SELECTION

2.2 For the purpose of perfecting the Pledge, the Pledgor hereby pledges to the Security Agent (acting for itself and on behalf of the Finance Parties), who accepts such Pledge, all existing Shares, Dividends and Secondary Consideration and hereby delivers to the Security Agent the following documents:
2.2.1 the certificates representing the Shares, duly endorsed in blank;
2.2.2 an up to date copy of the Company share register evidencing that the Pledgor is appropriately recorded as owner of the Company’s shares and containing the mention that the Company’s shares are pledged in favor of the Security Agent.
The Security Agent will acknowledge receipt of the above mentioned documents by signing and delivering to the Pledgor a confirmation substantially in the form of Schedule 3.

RECORDED DATA

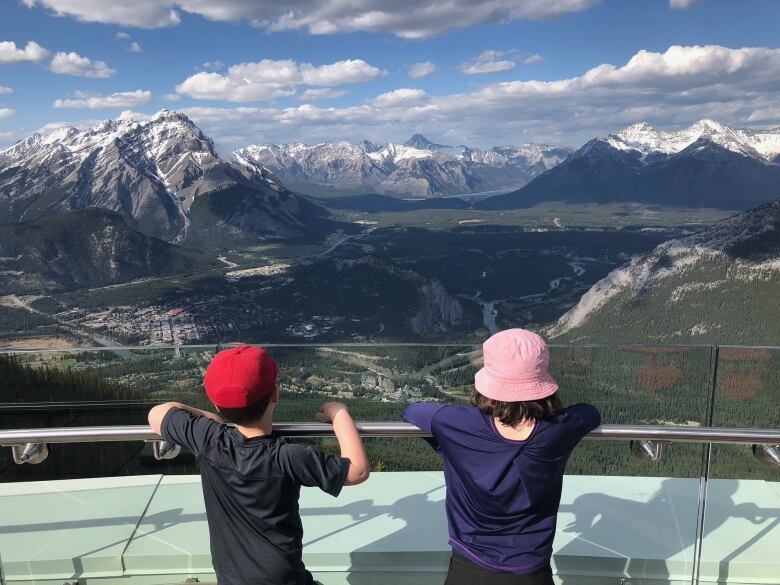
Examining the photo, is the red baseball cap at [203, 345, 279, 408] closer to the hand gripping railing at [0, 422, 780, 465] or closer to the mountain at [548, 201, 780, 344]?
the hand gripping railing at [0, 422, 780, 465]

TASKS TO CARRY OUT
• a. In the pledge clause, what does the Security Agent sign and deliver to the Pledgor to acknowledge receipt of the documents?
• b. Which items does the Pledgor pledge to the Security Agent in the pledge clause? List them all.
• c. Shorten the paragraph of the pledge clause that begins "2.2 For the purpose of perfecting the Pledge" while keeping its main facts.
The material has no connection to the pledge clause.

TASK-BY-TASK SOLUTIONS
• a. A confirmation substantially in the form of Schedule 3.

• b.
- All existing Shares
- Dividends
- Secondary Consideration

• c. To perfect the Pledge, the Pledgor pledges all existing Shares, Dividends and Secondary Consideration to the Security Agent. The Security Agent accepts the Pledge and acts for itself and on behalf of the Finance Parties. The Pledgor also delivers the documents listed next to the Security Agent.